A common feature of the development of basin-wide warming for all significant El Ninos in the last four decades was the establishment of equatorial westerly anomalies in the western Pacific and subsequent slow eastward propagation from boreal spring to winter of the El Nino year. It is hypothesized that this common development process results from the effects of zonal variations of the mean winds along the equator and the oceanic thermodynamic processes, by which westerly anomalies create an east-west SST gradient and the SST gradient in turn feeds back to the surface winds.
For the proposed mechanism to work, the zonal structure of the mean winds at the equator is a critical factor. In this regard, both the geographic location and the season are important elements. Geographically, the most favorable location is the equatorial Pacific between 135oE and 165oE. This area is the core of the warm pool and has virtually no east-west SST gradient nearly all year round (See Sadler et al. 1987 for instance). Seasonally, the most favorable seasons are boreal winter and spring, in particular from January to April.
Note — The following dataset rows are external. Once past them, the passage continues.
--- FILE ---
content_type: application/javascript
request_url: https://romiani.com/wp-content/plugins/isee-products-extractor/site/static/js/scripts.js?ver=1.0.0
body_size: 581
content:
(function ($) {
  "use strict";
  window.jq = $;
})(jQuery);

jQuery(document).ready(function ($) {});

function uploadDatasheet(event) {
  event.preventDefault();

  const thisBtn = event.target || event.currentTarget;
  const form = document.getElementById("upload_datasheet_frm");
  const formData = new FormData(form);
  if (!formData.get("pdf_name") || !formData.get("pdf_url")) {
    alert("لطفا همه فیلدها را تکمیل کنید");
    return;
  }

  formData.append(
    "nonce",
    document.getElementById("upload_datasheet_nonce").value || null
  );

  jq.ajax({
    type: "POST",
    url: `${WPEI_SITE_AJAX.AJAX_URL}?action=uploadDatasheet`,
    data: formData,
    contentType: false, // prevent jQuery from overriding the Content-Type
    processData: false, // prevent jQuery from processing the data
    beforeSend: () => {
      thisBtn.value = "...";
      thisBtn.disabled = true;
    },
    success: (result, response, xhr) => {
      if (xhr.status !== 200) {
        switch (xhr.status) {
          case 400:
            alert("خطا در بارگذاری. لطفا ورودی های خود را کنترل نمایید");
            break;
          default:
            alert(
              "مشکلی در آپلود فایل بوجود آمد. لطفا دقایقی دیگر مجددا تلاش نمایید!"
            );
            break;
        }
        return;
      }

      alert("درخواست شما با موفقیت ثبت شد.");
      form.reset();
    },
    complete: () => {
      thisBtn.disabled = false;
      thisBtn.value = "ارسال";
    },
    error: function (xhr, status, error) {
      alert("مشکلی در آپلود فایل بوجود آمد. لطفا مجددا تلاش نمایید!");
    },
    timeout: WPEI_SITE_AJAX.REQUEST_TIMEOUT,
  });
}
During this period the climatological equatorial winds are light (monthly mean wind speed is less than 2 ms-1), yet have relatively large zonal variation (about 3 ms-1 per 20o longitude) (Fig. 8). In fact, the onset and development of EL Ninos are characterized by the occurrence of equatorial westerly anomalies in this area during the boreal winter and spring. The most evident slow eastward propagation of the equatorial westerly anomalies also takes place in this area (Fig. 5). These observations appear to support the hypothesis. The occurrence of equatorial westerly anomalies over the core of the warm pool, however, is probably only a necessary (or favorable) condition, but not sufficient. For instance, significant anomalous westerlies occurred over the western equatorial Pacific in early 1980 and early 1990 (Figs. 7c and 8), the western-central Pacific during these two years experienced abnormal warming, but the warming did not spread into the eastern Pacific. Apparently, there are other factors that may also affect the proposed interactive instability in the western Pacific. Further studies are required to find out these factors.
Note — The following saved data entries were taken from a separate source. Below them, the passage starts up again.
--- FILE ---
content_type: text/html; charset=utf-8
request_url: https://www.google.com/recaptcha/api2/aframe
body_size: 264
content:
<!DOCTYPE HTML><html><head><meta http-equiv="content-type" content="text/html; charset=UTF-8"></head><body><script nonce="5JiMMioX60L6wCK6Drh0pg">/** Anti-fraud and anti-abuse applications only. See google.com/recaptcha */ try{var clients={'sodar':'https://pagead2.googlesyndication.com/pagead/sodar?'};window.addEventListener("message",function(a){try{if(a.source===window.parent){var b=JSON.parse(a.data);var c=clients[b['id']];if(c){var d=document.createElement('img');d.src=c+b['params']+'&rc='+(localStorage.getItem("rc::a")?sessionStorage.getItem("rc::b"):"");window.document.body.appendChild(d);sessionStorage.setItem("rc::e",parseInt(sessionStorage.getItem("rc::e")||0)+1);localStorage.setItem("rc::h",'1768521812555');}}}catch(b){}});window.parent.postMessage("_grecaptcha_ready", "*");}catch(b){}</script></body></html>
In addition to the common features, differences between the cases in the transition are notable. The characteristic evolution of SST anomalies has changed notably since the late 1970s (Fig. 2). The causes of the changes are discussed in an accompanying paper (Wang 1994b). Another secular change was noticed in the evolution of SLP anomalies. While the lowest pressure anomalies associated with El Nino in the southeast Pacific tend to be quasi-stationary, the highest pressure anomalies over the Maritime Continent exhibit a significant northeastward propagation before, during, and after the central Pacific peak warming (Fig. 4). The propagation path of the highest SLP anomalies changed in the late 1960s. The causes of these changes call for further investigations.